## What is needed:
Skip the pictures and quote all of the lines exactly.

## Excerpted records:
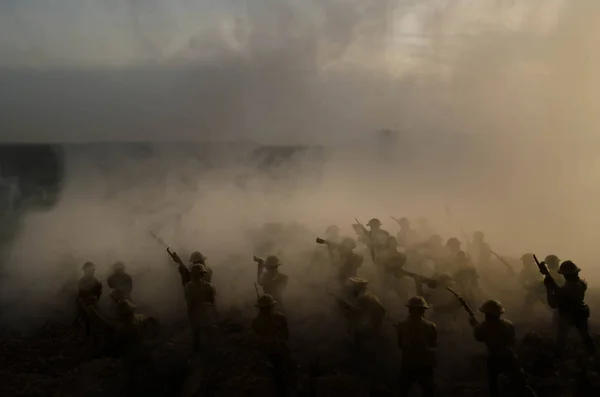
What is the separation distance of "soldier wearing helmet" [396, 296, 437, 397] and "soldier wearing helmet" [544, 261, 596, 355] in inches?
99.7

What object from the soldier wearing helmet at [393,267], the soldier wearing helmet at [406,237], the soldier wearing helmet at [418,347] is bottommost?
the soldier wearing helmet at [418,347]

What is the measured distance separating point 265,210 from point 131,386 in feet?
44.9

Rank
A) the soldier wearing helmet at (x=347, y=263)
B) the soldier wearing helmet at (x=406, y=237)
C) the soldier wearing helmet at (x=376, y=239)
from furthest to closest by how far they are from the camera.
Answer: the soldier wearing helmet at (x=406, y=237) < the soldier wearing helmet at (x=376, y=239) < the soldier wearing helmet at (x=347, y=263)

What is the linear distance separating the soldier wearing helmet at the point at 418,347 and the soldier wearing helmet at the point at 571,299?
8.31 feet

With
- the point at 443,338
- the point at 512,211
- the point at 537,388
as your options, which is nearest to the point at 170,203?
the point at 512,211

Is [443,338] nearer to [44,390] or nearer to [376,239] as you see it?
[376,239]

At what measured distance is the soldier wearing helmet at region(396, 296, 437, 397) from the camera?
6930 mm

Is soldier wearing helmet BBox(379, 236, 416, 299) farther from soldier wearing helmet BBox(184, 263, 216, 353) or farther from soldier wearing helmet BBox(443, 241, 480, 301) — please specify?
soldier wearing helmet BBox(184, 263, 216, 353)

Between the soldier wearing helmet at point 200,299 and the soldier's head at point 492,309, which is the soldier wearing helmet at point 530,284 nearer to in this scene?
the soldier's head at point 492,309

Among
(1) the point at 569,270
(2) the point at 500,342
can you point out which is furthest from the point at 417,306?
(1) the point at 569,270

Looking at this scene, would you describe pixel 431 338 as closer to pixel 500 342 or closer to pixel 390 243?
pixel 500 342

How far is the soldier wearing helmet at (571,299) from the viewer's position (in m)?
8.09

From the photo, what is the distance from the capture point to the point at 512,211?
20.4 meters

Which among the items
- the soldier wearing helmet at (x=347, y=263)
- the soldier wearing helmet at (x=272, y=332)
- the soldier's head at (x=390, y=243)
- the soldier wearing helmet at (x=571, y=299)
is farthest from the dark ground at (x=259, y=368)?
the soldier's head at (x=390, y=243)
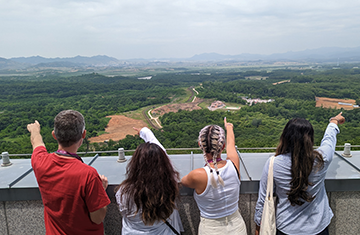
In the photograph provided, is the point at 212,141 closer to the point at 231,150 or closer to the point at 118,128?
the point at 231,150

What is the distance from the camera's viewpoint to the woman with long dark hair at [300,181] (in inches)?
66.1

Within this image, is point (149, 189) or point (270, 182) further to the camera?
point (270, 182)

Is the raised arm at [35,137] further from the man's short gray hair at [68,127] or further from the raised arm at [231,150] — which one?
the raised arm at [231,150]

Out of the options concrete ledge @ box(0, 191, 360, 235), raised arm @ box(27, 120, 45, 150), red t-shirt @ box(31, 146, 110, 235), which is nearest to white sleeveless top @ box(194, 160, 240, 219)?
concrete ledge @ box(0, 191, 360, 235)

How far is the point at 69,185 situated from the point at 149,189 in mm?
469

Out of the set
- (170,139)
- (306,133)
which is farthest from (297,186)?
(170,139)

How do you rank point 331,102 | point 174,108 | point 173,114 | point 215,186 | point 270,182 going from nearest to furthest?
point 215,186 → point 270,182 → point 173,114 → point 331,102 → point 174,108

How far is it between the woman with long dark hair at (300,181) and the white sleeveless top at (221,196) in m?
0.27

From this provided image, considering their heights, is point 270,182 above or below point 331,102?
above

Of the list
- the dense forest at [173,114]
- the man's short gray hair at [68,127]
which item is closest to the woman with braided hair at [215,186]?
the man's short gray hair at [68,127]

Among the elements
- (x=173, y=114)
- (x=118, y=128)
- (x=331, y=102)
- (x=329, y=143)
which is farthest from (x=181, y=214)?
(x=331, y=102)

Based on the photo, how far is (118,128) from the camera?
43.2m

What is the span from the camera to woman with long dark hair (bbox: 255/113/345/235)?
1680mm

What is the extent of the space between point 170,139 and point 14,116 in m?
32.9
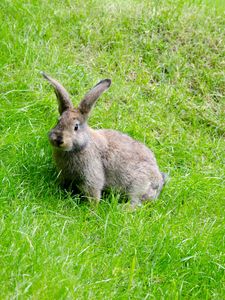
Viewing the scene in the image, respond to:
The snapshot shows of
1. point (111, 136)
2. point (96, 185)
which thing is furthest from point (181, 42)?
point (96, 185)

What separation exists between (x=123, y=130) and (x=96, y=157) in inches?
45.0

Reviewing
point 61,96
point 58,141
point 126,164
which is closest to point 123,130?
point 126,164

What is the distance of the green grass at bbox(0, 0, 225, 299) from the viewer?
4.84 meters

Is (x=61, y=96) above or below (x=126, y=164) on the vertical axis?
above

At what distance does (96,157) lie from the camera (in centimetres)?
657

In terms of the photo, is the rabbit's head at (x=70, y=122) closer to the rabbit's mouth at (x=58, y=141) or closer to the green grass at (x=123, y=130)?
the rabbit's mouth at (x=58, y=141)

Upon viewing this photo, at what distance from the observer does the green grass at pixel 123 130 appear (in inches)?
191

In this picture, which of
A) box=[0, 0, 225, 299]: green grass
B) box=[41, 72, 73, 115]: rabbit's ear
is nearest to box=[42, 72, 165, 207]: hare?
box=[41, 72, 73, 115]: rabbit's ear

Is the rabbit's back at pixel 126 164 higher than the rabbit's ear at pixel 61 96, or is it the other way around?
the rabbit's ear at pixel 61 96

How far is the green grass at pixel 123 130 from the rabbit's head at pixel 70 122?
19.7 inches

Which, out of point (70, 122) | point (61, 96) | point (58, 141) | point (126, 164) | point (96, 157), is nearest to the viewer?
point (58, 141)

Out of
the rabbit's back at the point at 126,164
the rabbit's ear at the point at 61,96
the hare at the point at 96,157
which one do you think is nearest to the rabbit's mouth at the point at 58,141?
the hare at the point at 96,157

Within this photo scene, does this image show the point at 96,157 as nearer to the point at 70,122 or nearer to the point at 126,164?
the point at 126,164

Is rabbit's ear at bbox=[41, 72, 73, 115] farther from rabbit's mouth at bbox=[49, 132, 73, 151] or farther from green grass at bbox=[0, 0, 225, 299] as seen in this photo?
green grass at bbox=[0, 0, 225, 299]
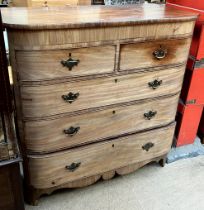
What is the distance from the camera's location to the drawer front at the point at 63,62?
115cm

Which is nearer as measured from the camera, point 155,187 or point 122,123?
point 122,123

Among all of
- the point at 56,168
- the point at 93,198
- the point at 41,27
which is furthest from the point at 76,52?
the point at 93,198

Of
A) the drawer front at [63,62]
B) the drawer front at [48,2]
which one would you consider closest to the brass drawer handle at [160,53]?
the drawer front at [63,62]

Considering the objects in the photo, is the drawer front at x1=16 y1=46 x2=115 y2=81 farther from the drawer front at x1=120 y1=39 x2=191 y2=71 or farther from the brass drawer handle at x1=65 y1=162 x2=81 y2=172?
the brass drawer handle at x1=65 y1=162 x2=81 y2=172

## Exercise answer:
What is the separation distance of "soldier wearing helmet" [396, 296, 437, 397] and "soldier wearing helmet" [544, 261, 596, 355] in inches?
99.7

What object from the soldier wearing helmet at [393,267], the soldier wearing helmet at [406,237], the soldier wearing helmet at [418,347] is bottommost?
the soldier wearing helmet at [418,347]

What is the measured distance separating point 265,210 from point 131,386 in feet?
44.9

Rank
A) the soldier wearing helmet at (x=347, y=263)
B) the soldier wearing helmet at (x=406, y=237)
C) the soldier wearing helmet at (x=376, y=239)
from furthest to closest by how far they are from the camera.
Answer: the soldier wearing helmet at (x=406, y=237) < the soldier wearing helmet at (x=376, y=239) < the soldier wearing helmet at (x=347, y=263)

What is the linear distance separating the soldier wearing helmet at the point at 418,347 and the soldier wearing helmet at the point at 571,299?
8.31 feet

With
- the point at 443,338
- the point at 512,211
- the point at 537,388
as your options, which is nearest to the point at 170,203?
the point at 512,211

Is [443,338] nearer to [44,390] or nearer to [376,239] as you see it?
[376,239]

At what measured distance is the soldier wearing helmet at region(396, 296, 437, 397) from the camera?
6930 mm

Is soldier wearing helmet BBox(379, 236, 416, 299) farther from soldier wearing helmet BBox(184, 263, 216, 353) or farther from soldier wearing helmet BBox(443, 241, 480, 301) — please specify?
soldier wearing helmet BBox(184, 263, 216, 353)

Between the soldier wearing helmet at point 200,299 and the soldier's head at point 492,309, which is the soldier wearing helmet at point 530,284 nearer to in this scene?
the soldier's head at point 492,309

Among
(1) the point at 569,270
(2) the point at 500,342
can you point out which is furthest from the point at 417,306?
(1) the point at 569,270

Looking at this scene, would you describe pixel 431 338 as closer to pixel 500 342 or closer to pixel 390 243?
pixel 500 342

How far is the soldier wearing helmet at (571,299) from the viewer's position (in m)?
8.09

From the photo, what is the distance from the capture point to the point at 512,211?
20.4 meters

Which among the items
- the soldier wearing helmet at (x=347, y=263)
- the soldier wearing helmet at (x=272, y=332)
- the soldier's head at (x=390, y=243)
- the soldier wearing helmet at (x=571, y=299)
is farthest from the dark ground at (x=259, y=368)?
the soldier's head at (x=390, y=243)
In the photograph provided, is the point at 212,141 closer to the point at 231,150 or closer to the point at 118,128?
the point at 231,150

What is the distance from the camera's viewpoint to the woman with long dark hair at [300,181] (in inches)?
66.1

Within this image, is point (149, 189) or point (270, 182) further to the camera?
point (270, 182)

Is the raised arm at [35,137] further from the man's short gray hair at [68,127] or further from the raised arm at [231,150] — which one?
the raised arm at [231,150]

Out of the options concrete ledge @ box(0, 191, 360, 235), raised arm @ box(27, 120, 45, 150), red t-shirt @ box(31, 146, 110, 235), which is nearest to white sleeveless top @ box(194, 160, 240, 219)?
concrete ledge @ box(0, 191, 360, 235)

How far is the point at 69,185 situated from the point at 149,189 in mm?
469

Out of the set
- (170,139)
- (306,133)
which is farthest from (297,186)?
(170,139)

How do you rank point 331,102 | point 174,108 | point 173,114 | point 215,186 | point 270,182 going from nearest to furthest?
point 215,186 → point 270,182 → point 173,114 → point 331,102 → point 174,108

How far is it between the woman with long dark hair at (300,181) and the white sleeveless top at (221,196) in m?
0.27

From this provided image, considering their heights, is point 270,182 above or below point 331,102?
above

Of the list
- the dense forest at [173,114]
- the man's short gray hair at [68,127]
which item is closest to the woman with braided hair at [215,186]?
the man's short gray hair at [68,127]

Among the elements
- (x=173, y=114)
- (x=118, y=128)
- (x=331, y=102)
- (x=329, y=143)
which is farthest from (x=181, y=214)?
(x=331, y=102)

Based on the photo, how far is (118,128) from the camera?
43.2m

What is the span from the camera to woman with long dark hair (bbox: 255/113/345/235)?
1680mm

What is the extent of the space between point 170,139 and point 14,116 in m?
32.9
Viewing the scene in the image, respond to:
The snapshot shows of
1. point (111, 136)
2. point (96, 185)
which thing is furthest from point (181, 42)?
point (96, 185)

What separation exists between (x=123, y=130) and (x=96, y=157) in inches?
45.0

Reviewing
point 61,96
point 58,141
point 126,164
which is closest to point 123,130?
point 126,164

What is the distance of the green grass at bbox(0, 0, 225, 299) from the viewer?
4.84 meters

Is (x=61, y=96) above or below (x=126, y=164) on the vertical axis?
above

At what distance does (96,157) lie from the camera (in centimetres)?
657

In terms of the photo, is the rabbit's head at (x=70, y=122) closer to the rabbit's mouth at (x=58, y=141) or closer to the green grass at (x=123, y=130)?
the rabbit's mouth at (x=58, y=141)

Upon viewing this photo, at what distance from the observer does the green grass at pixel 123 130 appear (in inches)?
191

In this picture, which of
A) box=[0, 0, 225, 299]: green grass
B) box=[41, 72, 73, 115]: rabbit's ear
is nearest to box=[42, 72, 165, 207]: hare?
box=[41, 72, 73, 115]: rabbit's ear

Is the rabbit's back at pixel 126 164 higher than the rabbit's ear at pixel 61 96, or is it the other way around?
the rabbit's ear at pixel 61 96

How far is the green grass at pixel 123 130 from the rabbit's head at pixel 70 122?
19.7 inches

Which, out of point (70, 122) | point (61, 96) | point (58, 141) | point (126, 164) | point (96, 157), is nearest to the viewer?
point (58, 141)

Out of
the rabbit's back at the point at 126,164
the rabbit's ear at the point at 61,96
the hare at the point at 96,157
which one do you think is nearest to the rabbit's mouth at the point at 58,141?
the hare at the point at 96,157

Within this photo scene, does this image show the point at 96,157 as nearer to the point at 70,122 or nearer to the point at 126,164?
the point at 126,164

Is rabbit's ear at bbox=[41, 72, 73, 115] farther from rabbit's mouth at bbox=[49, 132, 73, 151] or farther from green grass at bbox=[0, 0, 225, 299] as seen in this photo?
green grass at bbox=[0, 0, 225, 299]
What is the distance from the camera's location to the drawer front at the point at 63,62?
115cm

Which is nearer as measured from the camera, point 155,187 or point 122,123?
point 122,123

Among all of
- the point at 56,168
- the point at 93,198
- the point at 41,27
which is furthest from the point at 76,52?
the point at 93,198

Of
A) the drawer front at [63,62]
B) the drawer front at [48,2]
which one would you consider closest to the brass drawer handle at [160,53]?
the drawer front at [63,62]

Considering the objects in the photo, is the drawer front at x1=16 y1=46 x2=115 y2=81 farther from the drawer front at x1=120 y1=39 x2=191 y2=71 or farther from the brass drawer handle at x1=65 y1=162 x2=81 y2=172?
the brass drawer handle at x1=65 y1=162 x2=81 y2=172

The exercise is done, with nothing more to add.